Qu’est-ce qui vous a convaincu de vous lancer dans ce projet de film à deux ?

Au départ, c’est un projet que je portais seul, pour toute une partie de l’écriture et du financement. En cours de tournage, Julie, qui est aussi ma compagne, m’a rejoint et le projet est devenu un film à quatre mains, signé ensemble. C’est aussi symbolique : alors que le film parle d’enfermement dans la solitude, c’était beau de partager une écriture, surtout après la pandémie qui a divisé le monde. C’était une façon de se réunir, de partager des choses : nous étions une petite équipe, comme une famille, et avons essayé de créer du lien en travaillant de manière artisanale et non industrielle.

 

C’est aussi votre premier long-métrage à tou·te·s les deux. Emmanuel, vous faisiez des court-métrages, tandis que Julie travaillait comme scénariste, et non comme réalisatrice. Quelles difficultés est-ce que cela a représenté ?

La première difficulté est de créer une œuvre qui va durer entre une et deux heures, et de là découlent toutes les autres. Il a notamment fallu plus de jours de tournage. C’est aussi un film tourné en vol et dans plusieurs pays, en France, en Belgique, en Espagne, aux Canaries, en Italie et enfin à Dubaï. À l’ampleur géographique s’ajoutent les difficultés de financement, la nouveauté de travailler avec une actrice connue, ce qui n’était pas prévu au début.
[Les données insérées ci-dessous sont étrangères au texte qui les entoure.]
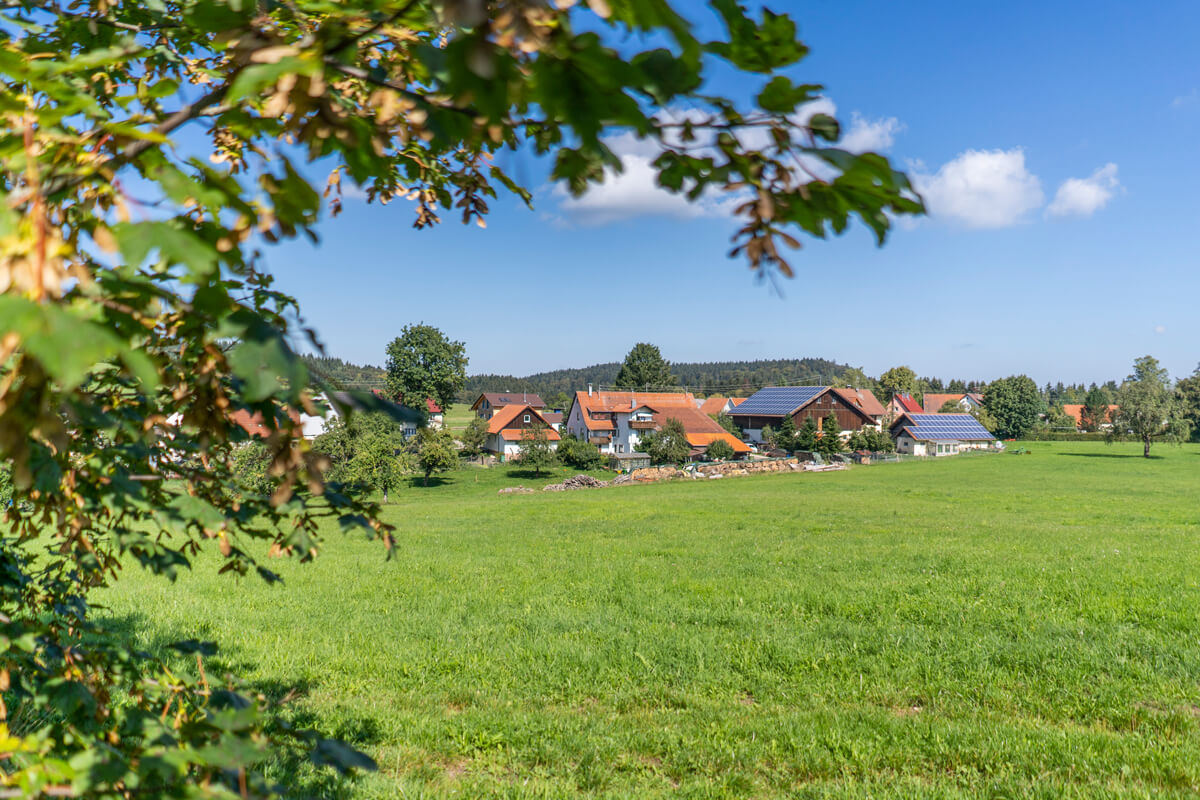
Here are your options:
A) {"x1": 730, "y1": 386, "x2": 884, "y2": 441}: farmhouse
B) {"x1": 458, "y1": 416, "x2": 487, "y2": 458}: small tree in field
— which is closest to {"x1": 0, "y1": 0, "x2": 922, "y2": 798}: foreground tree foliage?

La difficulté a été de travailler comme sur un court-métrage dans une industrie du long-métrage où il y a des distributeurs et des vendeurs, et des enjeux économiques plus grands.

 

Comment s’est passée la sélection pour le festival du film de Stockholm ? Que représente pour vous cette première diffusion scandinave ?

Le film a un vendeur international, Charades, qui s’occupe de la diffusion dans le monde du film et que le festival a contacté. Il est très important pour nous que le film soit diffusé le plus possible en Europe : même s’il est belgo-français, le film présente la réalité d’une jeunesse européenne, que nous voulons présenter dans tous les pays.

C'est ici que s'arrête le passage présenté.